De la persécution subie par les prophètes.
Sur les persécutions subies par les Prophètes, le Christ et les apôtres, on trouve mille témoignages dans les Saintes Écritures : Paul dit aux Hébreux, parlant de la persécution des prophètes : « Que dirai-je davantage ?… l’accomplissement de leur bonheur » (Hébr., XI, 32-40, de Quid adhuc dicam à consumarentur). Le Christ s’exprime ainsi dans l’évangile de saint Matthieu : « C’est ainsi qu’ils ont persécuté les prophètes qui ont été avant vous » (Matth., V, 12) ; et saint Étienne, dans les Actes des apôtres : « Têtes dures… et qui ne l’avez point gardée » (Act., VII, 51-53, de Dura cervice à custodistis).

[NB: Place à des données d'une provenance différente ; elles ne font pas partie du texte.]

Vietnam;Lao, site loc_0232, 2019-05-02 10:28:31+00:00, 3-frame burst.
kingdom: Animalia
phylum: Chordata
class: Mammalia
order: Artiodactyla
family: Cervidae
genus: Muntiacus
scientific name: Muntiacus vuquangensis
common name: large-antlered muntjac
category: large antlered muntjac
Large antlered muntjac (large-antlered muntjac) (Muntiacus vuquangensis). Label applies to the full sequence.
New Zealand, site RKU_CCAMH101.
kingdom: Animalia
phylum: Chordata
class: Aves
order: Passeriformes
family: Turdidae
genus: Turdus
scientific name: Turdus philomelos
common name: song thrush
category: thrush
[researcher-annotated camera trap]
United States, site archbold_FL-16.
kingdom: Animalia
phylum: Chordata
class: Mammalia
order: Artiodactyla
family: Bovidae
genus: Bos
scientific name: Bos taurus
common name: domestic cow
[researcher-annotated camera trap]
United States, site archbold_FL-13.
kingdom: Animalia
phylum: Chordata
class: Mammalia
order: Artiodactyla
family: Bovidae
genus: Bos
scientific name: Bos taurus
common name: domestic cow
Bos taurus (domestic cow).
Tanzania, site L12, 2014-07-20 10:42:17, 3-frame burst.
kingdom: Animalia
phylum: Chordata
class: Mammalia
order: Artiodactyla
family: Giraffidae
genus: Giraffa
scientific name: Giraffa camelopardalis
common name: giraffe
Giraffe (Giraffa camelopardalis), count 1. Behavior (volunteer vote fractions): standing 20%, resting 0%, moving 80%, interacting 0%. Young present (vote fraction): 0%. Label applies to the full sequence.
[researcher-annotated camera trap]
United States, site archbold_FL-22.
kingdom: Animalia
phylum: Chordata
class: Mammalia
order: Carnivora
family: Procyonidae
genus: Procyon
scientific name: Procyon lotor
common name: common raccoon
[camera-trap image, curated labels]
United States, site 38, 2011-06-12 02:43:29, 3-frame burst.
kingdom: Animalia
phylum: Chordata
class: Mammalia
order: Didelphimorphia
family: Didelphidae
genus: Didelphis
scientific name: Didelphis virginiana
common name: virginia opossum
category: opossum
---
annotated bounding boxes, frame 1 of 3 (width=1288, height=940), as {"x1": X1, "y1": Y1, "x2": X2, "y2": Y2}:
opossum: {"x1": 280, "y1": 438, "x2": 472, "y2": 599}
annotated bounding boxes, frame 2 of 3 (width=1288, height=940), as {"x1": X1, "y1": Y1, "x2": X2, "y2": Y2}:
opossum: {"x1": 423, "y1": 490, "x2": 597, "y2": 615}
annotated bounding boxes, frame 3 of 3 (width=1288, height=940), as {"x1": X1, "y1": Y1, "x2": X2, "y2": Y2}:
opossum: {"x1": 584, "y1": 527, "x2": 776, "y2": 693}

Et le Christ lui-même, dans l’évangile de Matthieu : « Malheur à vous… au nom du Seigneur » (Matth., XXIII, 29-39, de Vae vobis à in nomme Domini). Saint Jacques dit enfin dans son épître : « Prenez, mes frères, pour exemple… miséricorde » (Jac., V, 10-11, de Exemplum à miserator).
Mon analyse :
Là encore nous voyons la lecture erronée des Catholiques. Là où ils pensent que la souffrance endurée — le sacrifice — est un passeport pour le salut, nous savons que du mal ne peut venir aucun bien. Mais notre seul espoir vient de Christ quand il expliqua aux apôtres que de tous les maux dont nous aurions à souffrir avant de pouvoir quitter ce monde, il nous protégerait de presque tous et que le dernier, il nous le rendrait supportable afin que nous ayons la force de l’endurer sereinement.
[1] Cf. Matth., XXIII, 32.
[2] À partir de ce mot, nous donnons seulement la référence des textes scripturaires cités.